[Opening PROVIDED TEXT section]
Andy,
thanks, I was digging through the code paths both in the latest as well as
the version we currently still have deployed (arq 2.8.5) and it seems that
the only difference is that in 2.8.5, the readImpl of JenaReadRIOT calls
the resolve here:
private void readImpl(Model model, Tokenizer tokenizer, String base)
{
// The reader has been checked, if possible, by now or
// constructed correctly by code here.
if ( base != null )
base = IRIResolver.resolveGlobalToString(base) ;
try {
model.notifyEvent( GraphEvents.startRead );
readWorker(model, tokenizer, base) ;
}
...
whereas in the latest, there is no resolution of the base at all at that
stage:
private void readImpl(Model model, Tokenizer tokenizer, String base)
{
try {
model.notifyEvent( GraphEvents.startRead );
readWorker(model, tokenizer, base) ;
}
...
Now, deeper down, both create an IRIResolverNormal object, so I am
guessing it is safe if I patch our current version to remove the call to
resolveGlobalToString. Any comments? (and before you ask, this is because
we are currently not yet upgrading the jena stack, but I need to fix this
since it leads to concurrency errors during our indexing process)
thanks
Simon
From:
Andy Seaborne <andy@apache.org>
To:
Simon Helsen/Toronto/IBM@IBMCA
Cc:
jena-dev@incubator.apache.org, Andy Seaborne
<andy.seaborne.apache@gmail.com>
Date:
11/03/2011 04:15 AM
Subject:
Re: IRIResolver cache not thread safe?
On 02/11/11 20:06, Simon Helsen wrote:
> However, independent of that, when I look at IRIResolverNormal, it has a
> cache
>
> *private*Cache<String, IRI> resolvedIRIs=
> CacheFactory./createCache/(getter, /CacheSize/) ;
>
> which is not thread-safe. So *public*IRI resolveSilent(String
> relURI)could not be used from multiple threads.
[Closing PROVIDED TEXT section]
## ABOUT THIS EXERCISE
In the IRIResolver message above, what does Simon say the problem he needs to fix leads to?
[Opening SOURCE DATA section]
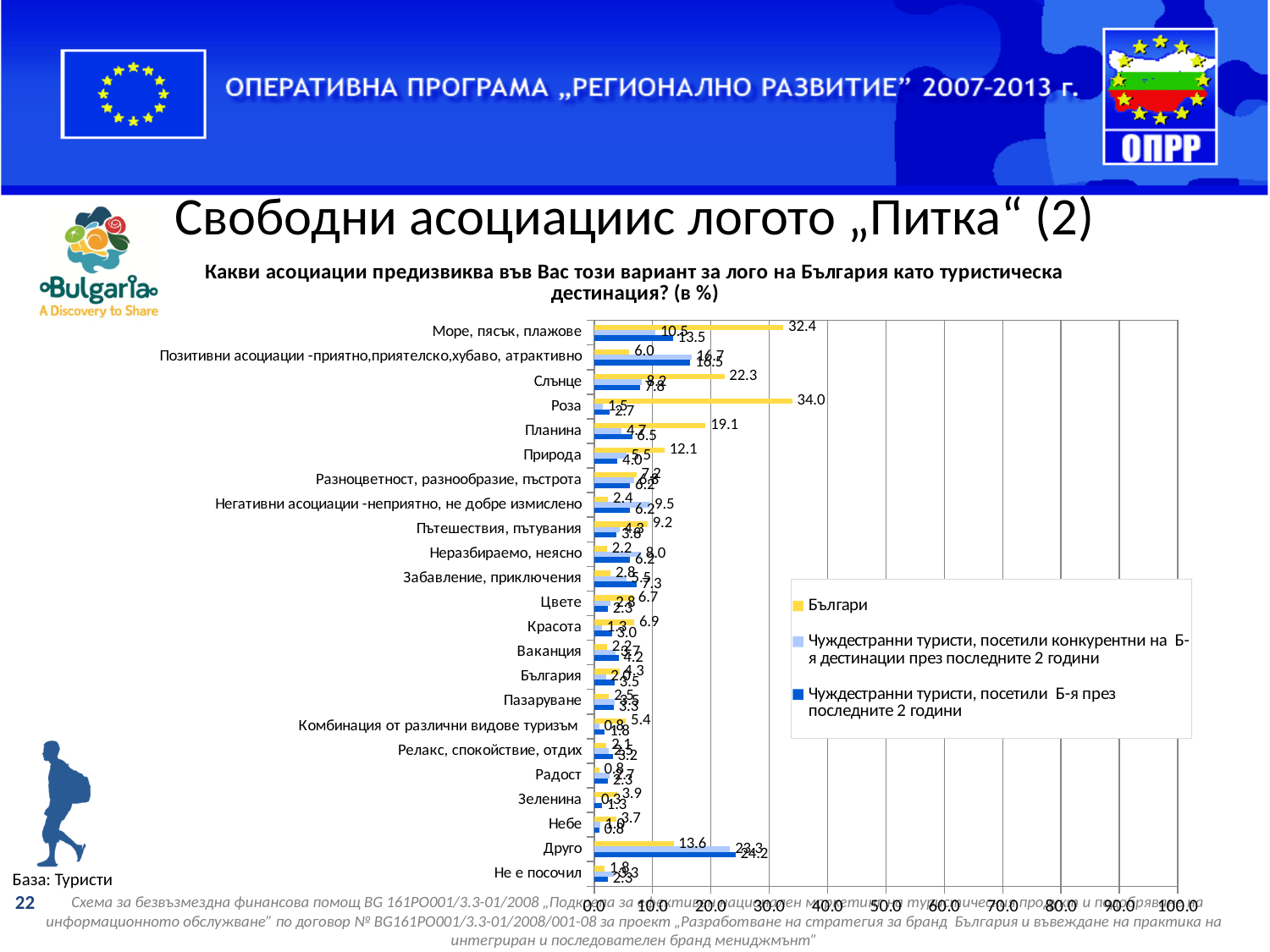
Which category has the highest value for the Българи series? Роза What colour represents the Българи series in the chart? yellow What is the value for Българи for the category Планина? 19.1 What is the difference between the Българи values for Роза and Море, пясък, плажове? 1.6 What kind of chart is shown on the slide? bar chart What is the value for Българи for the category Слънце? 22.3 What is the value for Българи for the category Роза? 34.0 How many categories are shown on the chart? 23 Is the value for Българи for the category Природа greater or less than 10.0? greater What is the value for Българи for the category Море, пясък, плажове? 32.4 How many series does the legend list? 3 For the category Друго, which series has the larger value: Българи or Чуждестранни туристи, посетили Б-я през последните 2 години? Чуждестранни туристи, посетили Б-я през последните 2 години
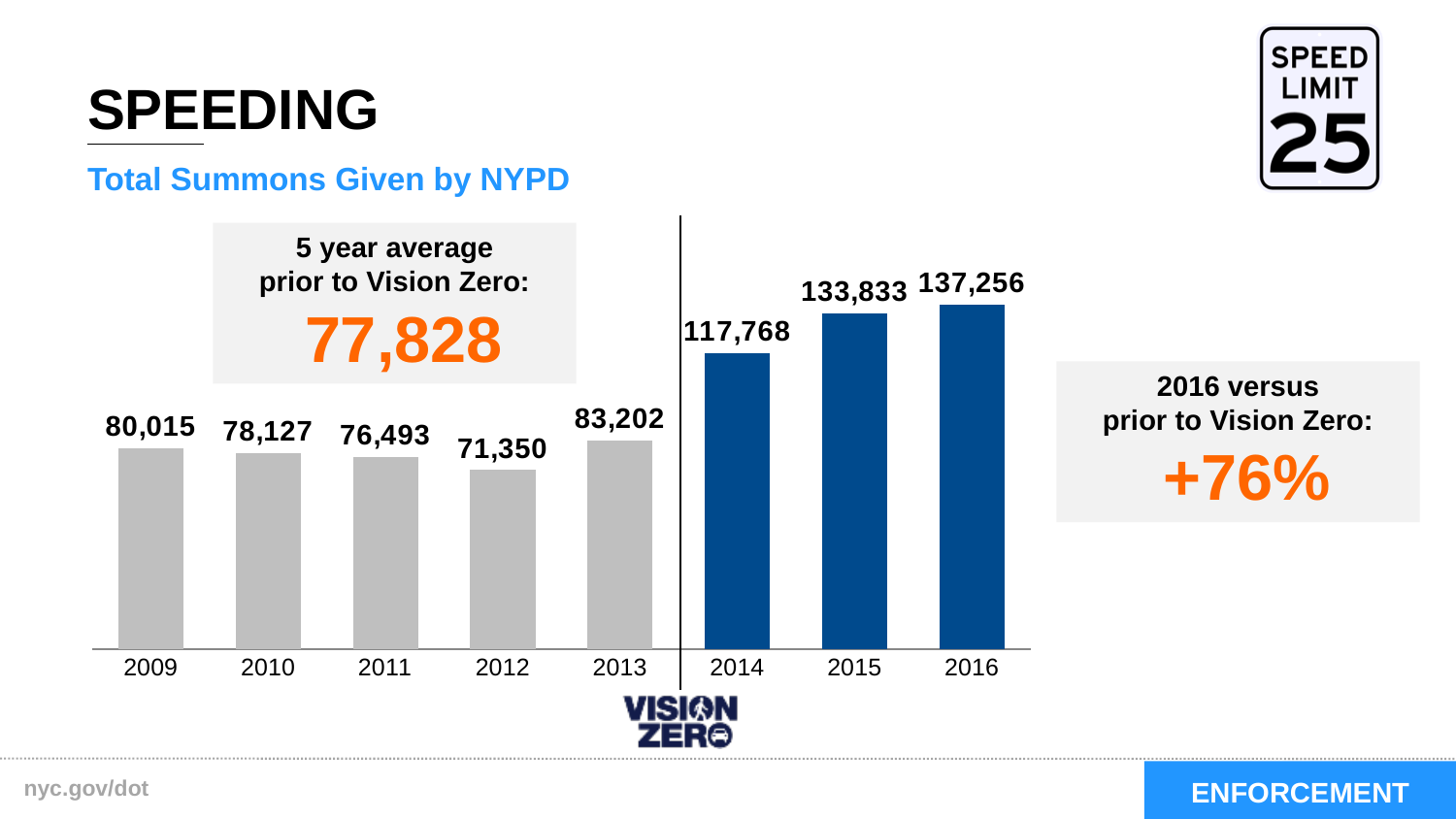
Which year has the lowest number of summons? 2012 What is the 5 year average prior to Vision Zero shown on the slide? 77,828 What is the difference between the 2014 and 2013 values? 34,566 Do the values rise or fall from 2013 to 2016? Rise Which is larger, the value for 2009 or the value for 2013? 2013 Which year has the highest number of summons? 2016 How many years are shown on the x axis of the chart? 8 What is the difference between the 2016 and 2015 values? 3,423 What is the value shown for 2012? 71,350 What is the value shown for 2009? 80,015 What kind of chart is shown on the slide? Bar chart What is the total number of summons given by NYPD in 2014? 117,768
[Closing SOURCE DATA section]
## RESPONSE
It leads to concurrency errors during their indexing process.